I HAVE YOUR BEST INTERESTS IN MIND, JEREMY. ALWAYS. WHY DON’T YOU EXPLORE THEM?
Okay. I’ll give this a shot. I drop into the nearest bathroom. Hoping to look beefier, I stuff the new T-shirt over my current model and put the sweatshirt on over that. Then I head to the combination Mrs. Field’s/TCBY facility for yogurt.
EXCELLENT. SEE?
Whoa! Anne is here, from my math class, looking, um, marginally cute. She has little breasts, so she doesn’t wear a bra as she snacks on the pointy end of a used cone at her own tall, circular table.
NOW YOU’VE GOT TO APPROACH HER, WITH THAT GOOD POSTURE WE TALKED ABOUT.
Wait, though! I don’t like Anne.
WHAT DO YOU MEAN?
I don’t like her. I don’t want to talk to her.
JEREMY, HOW DO YOU KNOW WHOM YOU LIKE AND DON’T LIKE?
That’s actually something I’ve never had a problem with—
LIKING SOMEONE IS A QUANTUM CONCEPT. DID YOU KNOW THAT?
Really.
YES. EVEN BY THINKING THAT YOU MIGHT LIKE A TARGET FEMALE, YOU CREATE AN INFINITUDE OF WORLDS WHERE THAT FEMALE IS MET, COPULATED WITH, AND GIVEN COMPANION STATUS.
Really?
“Jeremy!” Anne pushes a drop of frozen yogurt over her lower lip, into her mouth.
HELLO.
“Hello,” I say.
“Well, okay, ‘hello,’” Anne responds. She smiles, drapes her hands over the table. It’s nice to hear a voice that comes from the outside world, but still, she isn’t attractive.

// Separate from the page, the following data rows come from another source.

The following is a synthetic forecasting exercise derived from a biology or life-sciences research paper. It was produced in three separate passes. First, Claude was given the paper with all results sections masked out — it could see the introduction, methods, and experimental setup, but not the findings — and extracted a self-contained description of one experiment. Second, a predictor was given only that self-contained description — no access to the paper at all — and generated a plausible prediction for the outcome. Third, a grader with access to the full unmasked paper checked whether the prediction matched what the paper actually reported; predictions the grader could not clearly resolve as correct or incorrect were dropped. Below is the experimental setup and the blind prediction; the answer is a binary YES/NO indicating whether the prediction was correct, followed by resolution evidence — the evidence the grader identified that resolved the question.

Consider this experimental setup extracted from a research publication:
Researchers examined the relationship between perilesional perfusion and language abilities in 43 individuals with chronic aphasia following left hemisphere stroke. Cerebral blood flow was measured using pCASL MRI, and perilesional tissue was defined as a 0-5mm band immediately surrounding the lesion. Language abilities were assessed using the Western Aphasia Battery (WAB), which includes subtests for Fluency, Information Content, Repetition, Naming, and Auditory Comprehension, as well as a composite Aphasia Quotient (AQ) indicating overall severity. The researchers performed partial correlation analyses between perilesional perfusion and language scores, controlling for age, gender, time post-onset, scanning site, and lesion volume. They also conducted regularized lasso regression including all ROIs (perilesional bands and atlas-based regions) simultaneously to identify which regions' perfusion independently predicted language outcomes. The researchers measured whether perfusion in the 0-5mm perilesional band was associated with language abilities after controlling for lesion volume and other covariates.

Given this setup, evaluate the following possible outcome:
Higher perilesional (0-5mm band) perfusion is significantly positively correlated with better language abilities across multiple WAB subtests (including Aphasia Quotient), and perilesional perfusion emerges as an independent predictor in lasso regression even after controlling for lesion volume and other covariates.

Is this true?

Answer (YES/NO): NO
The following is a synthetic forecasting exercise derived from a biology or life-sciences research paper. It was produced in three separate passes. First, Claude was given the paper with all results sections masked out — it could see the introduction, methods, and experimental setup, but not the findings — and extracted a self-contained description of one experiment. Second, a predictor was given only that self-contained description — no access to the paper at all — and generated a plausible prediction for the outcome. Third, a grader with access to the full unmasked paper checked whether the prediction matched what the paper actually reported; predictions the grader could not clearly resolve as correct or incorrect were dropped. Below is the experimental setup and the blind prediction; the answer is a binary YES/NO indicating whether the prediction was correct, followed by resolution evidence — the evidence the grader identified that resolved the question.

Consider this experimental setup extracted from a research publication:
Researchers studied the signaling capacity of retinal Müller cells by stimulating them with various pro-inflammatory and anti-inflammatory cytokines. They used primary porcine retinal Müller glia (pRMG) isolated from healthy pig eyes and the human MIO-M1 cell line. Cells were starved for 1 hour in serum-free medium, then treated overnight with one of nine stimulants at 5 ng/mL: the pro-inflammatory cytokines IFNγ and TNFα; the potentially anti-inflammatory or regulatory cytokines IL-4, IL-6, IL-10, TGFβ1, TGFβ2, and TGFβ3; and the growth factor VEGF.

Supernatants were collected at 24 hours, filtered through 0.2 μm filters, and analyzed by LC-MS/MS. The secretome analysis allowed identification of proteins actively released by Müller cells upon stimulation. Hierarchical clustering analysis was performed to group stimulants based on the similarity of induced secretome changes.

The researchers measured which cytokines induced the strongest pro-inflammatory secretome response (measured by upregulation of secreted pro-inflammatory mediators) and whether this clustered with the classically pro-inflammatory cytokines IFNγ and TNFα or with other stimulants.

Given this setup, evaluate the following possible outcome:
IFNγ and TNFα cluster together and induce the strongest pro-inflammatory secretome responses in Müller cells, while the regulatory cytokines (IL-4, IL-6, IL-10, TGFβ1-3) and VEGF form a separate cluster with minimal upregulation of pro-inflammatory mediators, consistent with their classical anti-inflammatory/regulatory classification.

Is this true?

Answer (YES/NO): NO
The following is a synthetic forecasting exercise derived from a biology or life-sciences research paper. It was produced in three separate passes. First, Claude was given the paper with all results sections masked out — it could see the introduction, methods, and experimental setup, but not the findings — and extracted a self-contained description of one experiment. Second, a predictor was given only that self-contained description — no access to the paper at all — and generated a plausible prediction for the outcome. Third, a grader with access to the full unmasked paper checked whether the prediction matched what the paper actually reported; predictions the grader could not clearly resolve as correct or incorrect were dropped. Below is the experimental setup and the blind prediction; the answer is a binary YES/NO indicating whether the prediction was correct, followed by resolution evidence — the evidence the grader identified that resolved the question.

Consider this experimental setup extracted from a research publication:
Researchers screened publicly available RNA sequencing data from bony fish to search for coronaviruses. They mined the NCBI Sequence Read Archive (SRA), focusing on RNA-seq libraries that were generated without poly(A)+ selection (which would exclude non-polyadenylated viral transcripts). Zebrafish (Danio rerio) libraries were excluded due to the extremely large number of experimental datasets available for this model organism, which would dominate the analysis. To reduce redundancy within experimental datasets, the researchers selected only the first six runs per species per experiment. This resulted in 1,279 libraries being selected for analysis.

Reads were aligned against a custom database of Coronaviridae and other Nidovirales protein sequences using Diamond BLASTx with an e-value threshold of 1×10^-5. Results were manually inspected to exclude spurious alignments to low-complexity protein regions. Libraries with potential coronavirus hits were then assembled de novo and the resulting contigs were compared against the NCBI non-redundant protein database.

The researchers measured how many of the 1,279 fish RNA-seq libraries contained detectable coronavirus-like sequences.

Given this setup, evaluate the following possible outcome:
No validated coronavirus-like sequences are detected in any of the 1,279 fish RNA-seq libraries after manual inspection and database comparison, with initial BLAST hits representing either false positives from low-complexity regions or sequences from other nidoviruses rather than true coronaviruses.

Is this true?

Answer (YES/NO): NO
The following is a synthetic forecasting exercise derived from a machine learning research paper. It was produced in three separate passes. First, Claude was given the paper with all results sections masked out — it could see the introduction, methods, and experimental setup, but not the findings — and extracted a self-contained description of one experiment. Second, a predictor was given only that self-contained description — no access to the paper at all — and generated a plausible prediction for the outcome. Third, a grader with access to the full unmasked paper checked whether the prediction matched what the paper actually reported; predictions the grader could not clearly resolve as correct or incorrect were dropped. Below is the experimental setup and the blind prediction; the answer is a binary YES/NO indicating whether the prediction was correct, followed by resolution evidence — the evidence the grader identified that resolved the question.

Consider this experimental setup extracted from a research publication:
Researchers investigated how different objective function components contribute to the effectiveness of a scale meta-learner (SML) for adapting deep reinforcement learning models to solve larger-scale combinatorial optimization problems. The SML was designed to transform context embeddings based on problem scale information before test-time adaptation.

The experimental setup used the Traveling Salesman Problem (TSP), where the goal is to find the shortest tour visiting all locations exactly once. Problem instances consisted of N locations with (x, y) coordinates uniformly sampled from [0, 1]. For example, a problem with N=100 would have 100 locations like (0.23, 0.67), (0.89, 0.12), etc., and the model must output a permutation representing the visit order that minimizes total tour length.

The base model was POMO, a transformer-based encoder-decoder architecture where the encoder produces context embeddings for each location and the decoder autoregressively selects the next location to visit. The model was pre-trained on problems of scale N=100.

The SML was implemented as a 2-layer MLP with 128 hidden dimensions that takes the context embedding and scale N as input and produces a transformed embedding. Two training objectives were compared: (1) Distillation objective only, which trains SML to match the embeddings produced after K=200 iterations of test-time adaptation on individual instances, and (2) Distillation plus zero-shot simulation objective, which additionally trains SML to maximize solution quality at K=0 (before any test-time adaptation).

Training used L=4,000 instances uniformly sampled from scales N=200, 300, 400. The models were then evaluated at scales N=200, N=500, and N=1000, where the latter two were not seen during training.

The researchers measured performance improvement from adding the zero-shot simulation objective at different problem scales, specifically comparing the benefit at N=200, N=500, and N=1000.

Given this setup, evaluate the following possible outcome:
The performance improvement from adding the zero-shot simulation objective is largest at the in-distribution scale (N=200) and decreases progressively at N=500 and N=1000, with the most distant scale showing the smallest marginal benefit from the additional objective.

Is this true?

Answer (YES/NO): NO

“Do you know Chloe?” Anne continues, and I turn to see the Chloe—Hot Girl Chloe, the Chloe with the tail from the dance—sitting in the seat next to Anne’s! How the _ _ _k did I not see her? I stare, dumbfounded.
“Hello,” Chloe says comfortably. She has on a necklace with “Fun Size” Snickers and Milky Ways hanging off it, just in case I didn’t know she was hot.
“I didn’t see you,” I say.
YEAH, YOU DIDN’T. FUNNY, HUH, HOW YOUR OPTIC NERVES CAN BE BLOCKED TO YOUR ADVANTAGE?
“Do you want a Snickers?” Chloe asks, jutting her breasts and necklace out at me.
“Guh…yes.” I pull one off her soft neckline. The space between the tops of her breasts and chin looks like a whole continent.
“Chloe and I are taking a break from that crap Mr. Gretch assigned, you know?” Anne uptalks. “Did you do it?”
WE’LL DO IT LATER. IT WILL TAKE SECONDS. IGNORE HER. LET THE FEMALES INTERACT.
“It’s not a study break,” Chloe turns to Anne, putting her body back in neutral. “You make it sound like a study break.”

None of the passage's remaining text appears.